Problem to solve
Reproduce each of the entries below with every occurrence of "wooden fan blade" replaced by "timber fan blade", leaving all other wording unchanged.

Material for the task
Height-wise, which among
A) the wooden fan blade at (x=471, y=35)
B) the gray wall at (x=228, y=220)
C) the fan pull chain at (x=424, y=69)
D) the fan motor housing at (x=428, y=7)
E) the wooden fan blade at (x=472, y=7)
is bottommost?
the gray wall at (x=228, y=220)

Answer to this problem
Height-wise, which among
A) the timber fan blade at (x=471, y=35)
B) the gray wall at (x=228, y=220)
C) the fan pull chain at (x=424, y=69)
D) the fan motor housing at (x=428, y=7)
E) the timber fan blade at (x=472, y=7)
is bottommost?
the gray wall at (x=228, y=220)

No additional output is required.